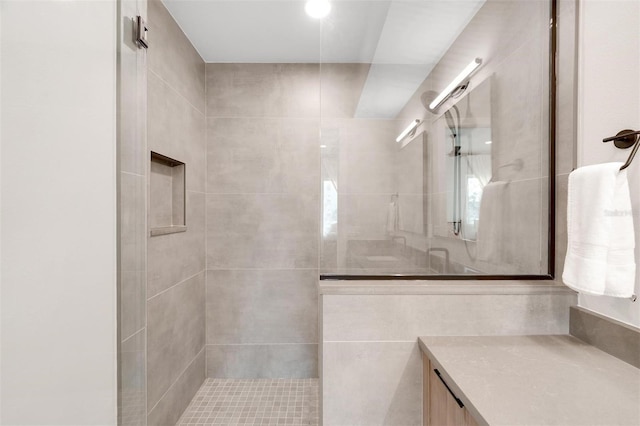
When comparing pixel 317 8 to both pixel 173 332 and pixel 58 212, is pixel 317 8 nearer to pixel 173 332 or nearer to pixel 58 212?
pixel 58 212

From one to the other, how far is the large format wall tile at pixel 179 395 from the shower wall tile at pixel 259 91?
1.83 meters

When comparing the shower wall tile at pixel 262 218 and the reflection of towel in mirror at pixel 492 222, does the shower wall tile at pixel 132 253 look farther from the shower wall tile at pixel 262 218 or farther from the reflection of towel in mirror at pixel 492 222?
the shower wall tile at pixel 262 218

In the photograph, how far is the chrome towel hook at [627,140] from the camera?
799 millimetres

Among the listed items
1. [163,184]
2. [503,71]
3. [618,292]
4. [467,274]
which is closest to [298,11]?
[503,71]

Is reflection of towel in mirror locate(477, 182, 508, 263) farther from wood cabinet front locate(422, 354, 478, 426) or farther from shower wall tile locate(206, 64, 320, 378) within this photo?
shower wall tile locate(206, 64, 320, 378)

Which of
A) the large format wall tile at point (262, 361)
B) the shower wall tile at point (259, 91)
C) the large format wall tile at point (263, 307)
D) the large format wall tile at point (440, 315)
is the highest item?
the shower wall tile at point (259, 91)

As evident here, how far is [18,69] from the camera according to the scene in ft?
1.46

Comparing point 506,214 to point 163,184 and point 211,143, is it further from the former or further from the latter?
point 211,143

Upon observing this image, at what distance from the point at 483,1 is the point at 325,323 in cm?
165

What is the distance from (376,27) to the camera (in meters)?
1.59

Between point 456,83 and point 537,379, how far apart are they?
1.30 meters

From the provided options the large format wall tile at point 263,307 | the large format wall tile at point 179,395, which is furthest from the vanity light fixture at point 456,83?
the large format wall tile at point 179,395

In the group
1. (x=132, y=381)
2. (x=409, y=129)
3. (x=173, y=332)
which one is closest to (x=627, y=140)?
(x=409, y=129)

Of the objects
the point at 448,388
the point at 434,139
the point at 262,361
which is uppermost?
the point at 434,139
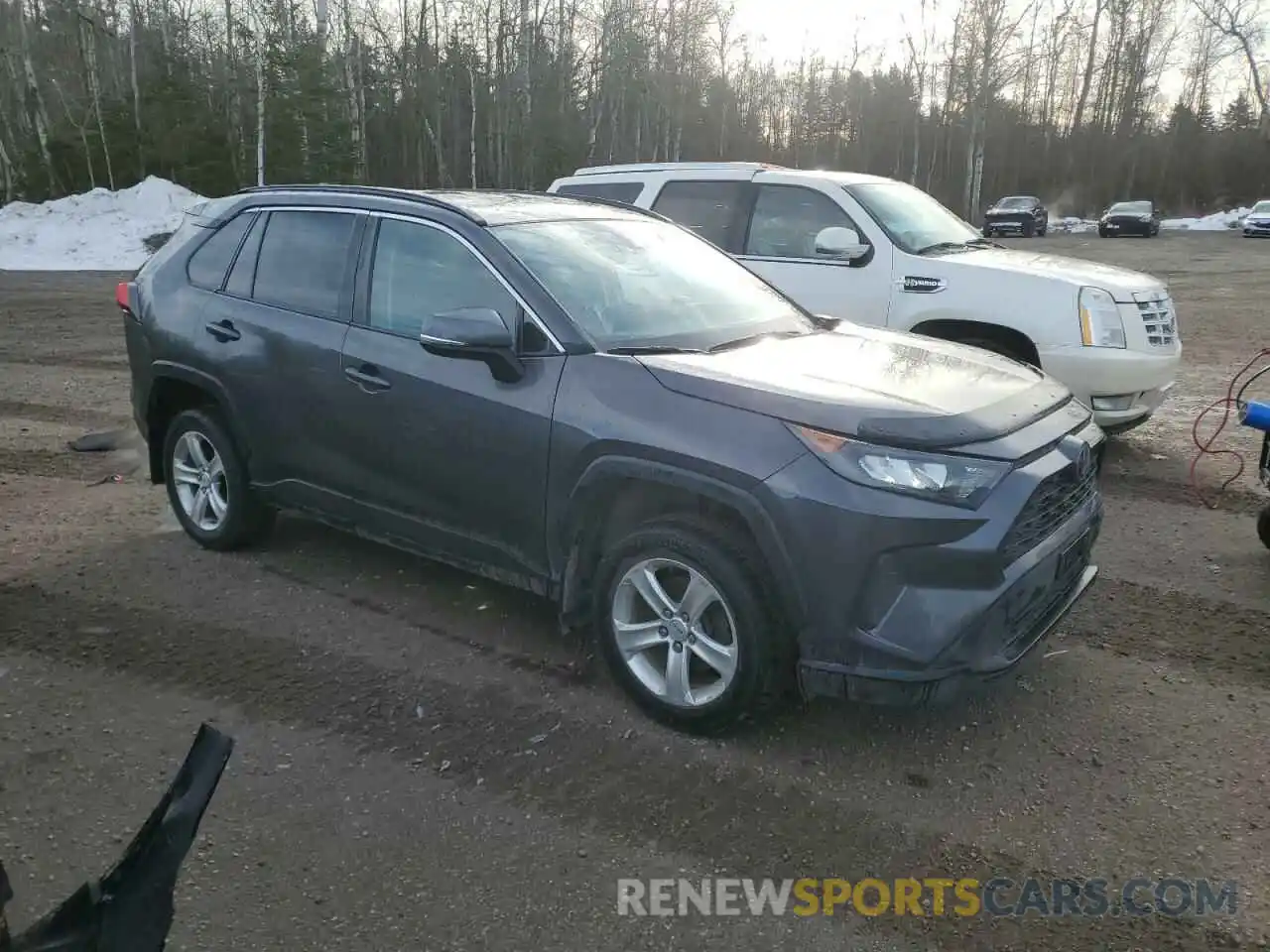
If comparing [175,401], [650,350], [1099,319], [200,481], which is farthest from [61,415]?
[1099,319]

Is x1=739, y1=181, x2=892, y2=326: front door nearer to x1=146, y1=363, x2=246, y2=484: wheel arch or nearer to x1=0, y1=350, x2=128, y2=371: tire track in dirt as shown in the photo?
x1=146, y1=363, x2=246, y2=484: wheel arch

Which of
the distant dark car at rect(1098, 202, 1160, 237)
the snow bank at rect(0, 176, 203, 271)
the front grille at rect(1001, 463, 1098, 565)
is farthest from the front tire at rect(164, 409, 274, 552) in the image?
the distant dark car at rect(1098, 202, 1160, 237)

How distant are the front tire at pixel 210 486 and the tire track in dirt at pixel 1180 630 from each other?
384cm

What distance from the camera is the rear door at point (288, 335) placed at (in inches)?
180

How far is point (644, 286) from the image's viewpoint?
4.38 m

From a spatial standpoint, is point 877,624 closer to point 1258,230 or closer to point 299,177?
point 299,177

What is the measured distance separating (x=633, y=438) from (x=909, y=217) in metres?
4.88

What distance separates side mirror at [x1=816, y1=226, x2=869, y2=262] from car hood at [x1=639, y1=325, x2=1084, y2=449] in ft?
9.64

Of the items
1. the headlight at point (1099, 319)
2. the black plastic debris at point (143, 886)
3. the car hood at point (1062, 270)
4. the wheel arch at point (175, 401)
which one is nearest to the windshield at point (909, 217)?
the car hood at point (1062, 270)

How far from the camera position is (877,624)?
3180mm

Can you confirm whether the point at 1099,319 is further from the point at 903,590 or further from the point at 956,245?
the point at 903,590

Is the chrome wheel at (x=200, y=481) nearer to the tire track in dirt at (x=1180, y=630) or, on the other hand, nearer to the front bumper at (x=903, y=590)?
the front bumper at (x=903, y=590)

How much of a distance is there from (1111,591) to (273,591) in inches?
157

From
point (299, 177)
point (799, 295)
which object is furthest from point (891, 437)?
point (299, 177)
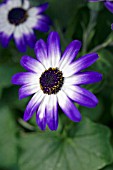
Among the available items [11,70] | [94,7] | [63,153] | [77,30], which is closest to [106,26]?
[77,30]

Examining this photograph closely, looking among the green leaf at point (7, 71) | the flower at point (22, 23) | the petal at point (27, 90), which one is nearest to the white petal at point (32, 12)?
the flower at point (22, 23)

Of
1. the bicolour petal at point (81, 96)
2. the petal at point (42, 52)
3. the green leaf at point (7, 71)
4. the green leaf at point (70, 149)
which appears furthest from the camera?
the green leaf at point (7, 71)

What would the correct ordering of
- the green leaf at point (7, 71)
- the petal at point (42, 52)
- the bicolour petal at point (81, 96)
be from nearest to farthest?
the bicolour petal at point (81, 96)
the petal at point (42, 52)
the green leaf at point (7, 71)

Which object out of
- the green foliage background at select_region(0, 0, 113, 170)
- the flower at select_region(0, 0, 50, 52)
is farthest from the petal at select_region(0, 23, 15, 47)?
the green foliage background at select_region(0, 0, 113, 170)

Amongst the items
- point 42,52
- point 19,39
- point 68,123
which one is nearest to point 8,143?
point 68,123

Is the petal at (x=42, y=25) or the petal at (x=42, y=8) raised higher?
the petal at (x=42, y=8)

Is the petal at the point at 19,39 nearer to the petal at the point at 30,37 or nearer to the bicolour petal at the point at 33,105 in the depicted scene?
the petal at the point at 30,37

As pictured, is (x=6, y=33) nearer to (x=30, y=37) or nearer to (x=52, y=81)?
(x=30, y=37)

※ ※ ※

▶ WHAT TO PRODUCE
Which rows above contain the word "other"? Copy each of those lines in full.

▶ ANSWER TO THIS PROBLEM
From one to the other, how far is the large format wall tile at pixel 179 395 from the shower wall tile at pixel 259 91?
How distant are the front tire at pixel 210 486 and the tire track in dirt at pixel 1180 630 from each other?
Is the chrome wheel at (x=200, y=481) nearer to the tire track in dirt at (x=1180, y=630) or, on the other hand, nearer to the front bumper at (x=903, y=590)?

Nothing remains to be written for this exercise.